• During the market turmoil of March caused by the coronavirus pandemic, big-name credit funds run by managers like Canyon Partners, CQS, and Angelo Gordon fell by double-digits.
  • Industry observers still expect the credit funds to scoop up assets in the coming months, particularly debt investors with experience in distressed situations.
  • “If you can raise cash right now, raise it.”
  • Visit Business Insider’s homepage for more stories.

March was a month of margin calls, crashing markets, and turmoil for many credit hedge funds. 

Big-name managers like Canyon Partners and CQS lost 20% and 30% for the month, respectively, while Angelo Gordon sued RBC over the bank’s seizure of commercial-mortgage-backed securities that had tumbled as the coronavirus forced many brick-and-mortar retailers to close their doors.

Bloomberg first reported the news of the losses of Canyon Partners and CQS. A report from the Wall Street notes that Gordon’s AG Mortgage Value Partners fund was down 31% in March. 

Two debt funds run by III Capital Management lost roughly 15% each, sources say, while Toronto-based RP Investment Advisors lost nearly 10% in its $2 billion Debt Opportunities fund through the first two weeks of March.

Credit hedge funds overall dropped 6.4% on average in March, according to PivotalPath, a consultant database for the industry that has more than 2,000 managers and $2.3 trillion in assets on its platform, with certain segments doing worse than others.

Structured credit and mortgage-related funds fell by more than 12% on average, and distressed fell by 11%, found the database.

Jon Caplis, CEO of PivotalPath, notes that many managers have not yet reported performance to the platform halfway through April because there’s no buyers for illiquid securities, and managers have not been able to mark-to-market their losses. When the final numbers for the month come in, they’re “likely to be much worse,” he said. 

All of the volatility hasn’t dampened enthusiasm for debt managers however, according to Shannon Murphy, head of strategic content for Jefferies’ prime services unit. 

“March was a really tough month for some of them, while others think this is the best opportunity set for the next 15 years,” Murphy said. 

That opportunity set is for distressed debt investors who have been struggling to find opportunities for roughly a decade, but now might have $1 trillion worth of securities to pick through. 

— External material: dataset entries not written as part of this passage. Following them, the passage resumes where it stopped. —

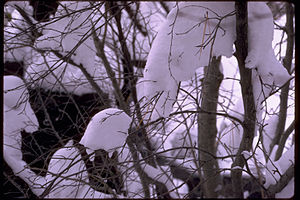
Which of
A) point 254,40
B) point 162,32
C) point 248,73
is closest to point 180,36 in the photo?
point 162,32

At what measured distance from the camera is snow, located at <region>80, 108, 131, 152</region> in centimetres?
247

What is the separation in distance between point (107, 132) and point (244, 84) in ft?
3.51

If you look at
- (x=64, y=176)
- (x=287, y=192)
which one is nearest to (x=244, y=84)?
(x=287, y=192)

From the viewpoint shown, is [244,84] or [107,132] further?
[107,132]

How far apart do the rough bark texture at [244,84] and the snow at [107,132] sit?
2.91 feet

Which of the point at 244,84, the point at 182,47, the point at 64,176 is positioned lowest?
the point at 64,176

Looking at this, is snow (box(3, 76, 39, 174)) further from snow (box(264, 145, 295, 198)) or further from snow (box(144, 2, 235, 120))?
snow (box(264, 145, 295, 198))

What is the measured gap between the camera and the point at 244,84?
7.49 ft

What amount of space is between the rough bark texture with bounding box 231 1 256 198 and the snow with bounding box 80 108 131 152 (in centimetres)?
89

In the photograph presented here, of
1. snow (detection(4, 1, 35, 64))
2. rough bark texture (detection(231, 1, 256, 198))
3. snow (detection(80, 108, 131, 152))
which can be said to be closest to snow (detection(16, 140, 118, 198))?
snow (detection(80, 108, 131, 152))

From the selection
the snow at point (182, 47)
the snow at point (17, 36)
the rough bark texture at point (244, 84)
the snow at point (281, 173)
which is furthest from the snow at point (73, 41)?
the snow at point (281, 173)

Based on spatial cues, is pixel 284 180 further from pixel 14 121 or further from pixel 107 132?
pixel 14 121

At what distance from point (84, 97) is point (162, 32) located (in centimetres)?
344

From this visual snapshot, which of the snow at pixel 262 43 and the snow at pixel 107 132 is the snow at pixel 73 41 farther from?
the snow at pixel 262 43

And distress investors are readying war chests to take advantage. Bloomberg reported that PIMCO is in the process of raising $3 billion for a distressed debt fund, while Oaktree is raising $15 billion. Billionaire founder of Avenue Capital Marc Lasry said earlier this year that a recession brings opportunities for investors like himself.

In good times for the markets, “we can make 10-15%” in a year, Lasry said at an event hosted by the New York Alternative Investment Roundtable earlier in the year. But in recessions, “we can make 15-20%.”

Managers should be quick to raising capital. A recent Preqin report found that more than half of allocators surveyed are dialing back on their alternatives investments this year, compared to what they had projected for 2020 at the end of last year. 

“If you can raise cash right now, raise it,” Murphy said. Credit is one of the few hedge-fund categories that Jefferies expects there to be net inflows in  for the year, with capital expected to come from family offices and funds-of-funds that can deploy money quickly.

“Institutions just can’t pull the trigger that quickly.”

But returns on these investments might not happen as quick as some of the most optimistic managers believe they will, says Chris Acito, CIO of fund-of-funds Gapstow Capital, which invests primarily in credit. 

“We still don’t know a lot about how the economy is going to perform,” he said. Policy questions that are massively important for credit managers, like who will pay missed mortgages and through what mechanism, still haven’t been answered.

Acito started Gapstow during the first quarter of 2009, when the credit cycle last hit the depths it’s currently in. While there are a few parallels, Acito said now feels different — mainly, the “unprecedented” speed of the selloff and the potential investment back into credit by managers who had been sitting on billions in dry powder. 

At Aon, which consults on more than $25 billion in hedge fund investments globally, credit strategies are a focus, with a manager of collateralized loan obligations and mortgage specialist picking up additional assets at the end of March, according to Chris Walvoord, global head of hedge fund research. 

In the short-term in particular, he believes mortgage-backed securities are targets for managers able to move quickly, since “a lot of those securities still have tremendous value,” but were forced to be sold as banks called for their money back from REITs and other real-estate investors. 

In the long-term, Aon is watching corporate credit and bankruptcies despite the equity markets picking back up.

“Certainly the economic distress is real,” Walvoord said, “which is why we are investing in these credit strategies that more closely line up with the economy.”